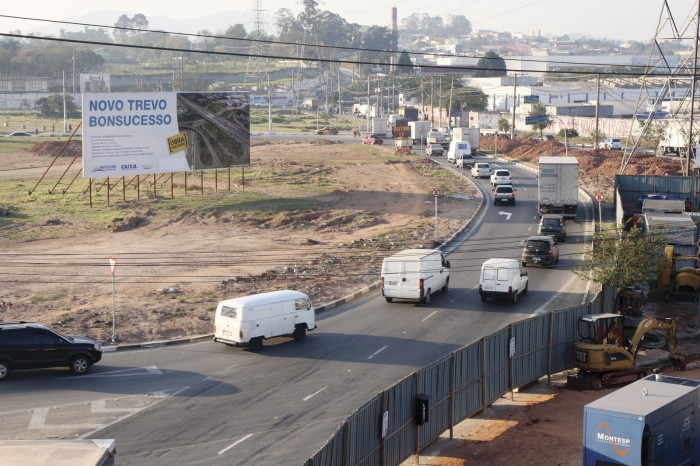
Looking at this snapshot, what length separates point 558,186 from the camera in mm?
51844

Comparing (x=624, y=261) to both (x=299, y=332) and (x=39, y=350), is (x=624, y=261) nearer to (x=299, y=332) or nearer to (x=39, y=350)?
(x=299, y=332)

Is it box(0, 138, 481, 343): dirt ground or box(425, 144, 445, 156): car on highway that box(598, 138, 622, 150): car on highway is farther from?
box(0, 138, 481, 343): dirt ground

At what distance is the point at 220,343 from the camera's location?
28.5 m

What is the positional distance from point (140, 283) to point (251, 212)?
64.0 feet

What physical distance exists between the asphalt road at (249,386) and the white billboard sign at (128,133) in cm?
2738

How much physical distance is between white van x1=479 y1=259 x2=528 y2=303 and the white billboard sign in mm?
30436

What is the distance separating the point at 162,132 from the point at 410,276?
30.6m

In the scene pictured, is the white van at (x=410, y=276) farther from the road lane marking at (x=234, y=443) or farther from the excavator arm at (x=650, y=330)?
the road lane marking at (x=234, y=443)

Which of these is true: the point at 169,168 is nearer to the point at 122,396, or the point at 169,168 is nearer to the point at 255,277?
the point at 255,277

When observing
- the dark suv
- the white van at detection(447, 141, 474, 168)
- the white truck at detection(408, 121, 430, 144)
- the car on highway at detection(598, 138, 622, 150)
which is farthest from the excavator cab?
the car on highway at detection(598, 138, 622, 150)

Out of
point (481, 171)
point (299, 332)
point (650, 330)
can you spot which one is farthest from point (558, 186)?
====
Required task: Your task is to retype all the entries exactly and leave out any pictures.

Written response:
Looking at this snapshot, what length separates point 558,186 from the camera in mm?
51844

Comparing (x=624, y=261) to both (x=299, y=332) and (x=39, y=350), is (x=624, y=261) nearer to (x=299, y=332) or nearer to (x=39, y=350)?
(x=299, y=332)

Is it box(0, 138, 481, 343): dirt ground or box(425, 144, 445, 156): car on highway that box(598, 138, 622, 150): car on highway is farther from?
box(0, 138, 481, 343): dirt ground

At what distance is the point at 220,343 from the camera's location?
28.5 m

What is the positional distance from point (140, 283) to point (251, 212)?
64.0 feet

What physical distance exists between the asphalt road at (249,386) and the white billboard sign at (128,133) in cm?
2738

How much physical distance is between white van x1=479 y1=259 x2=528 y2=303 and the white billboard sign in mm?
30436

What is the distance separating the point at 162,132 from the point at 410,276?
30.6m

In the scene pictured, is the white van at (x=410, y=276) farther from the road lane marking at (x=234, y=443) or farther from the excavator arm at (x=650, y=330)?
the road lane marking at (x=234, y=443)

Which of these is true: the point at 169,168 is nearer to the point at 122,396, or the point at 169,168 is nearer to the point at 255,277?
the point at 255,277

When observing
- the dark suv
- the white van at detection(447, 141, 474, 168)
- the white truck at detection(408, 121, 430, 144)
- the car on highway at detection(598, 138, 622, 150)
which is farthest from the excavator cab?
the car on highway at detection(598, 138, 622, 150)

Out of
point (481, 171)
point (299, 332)
point (650, 330)
can you spot which one is farthest from point (558, 186)?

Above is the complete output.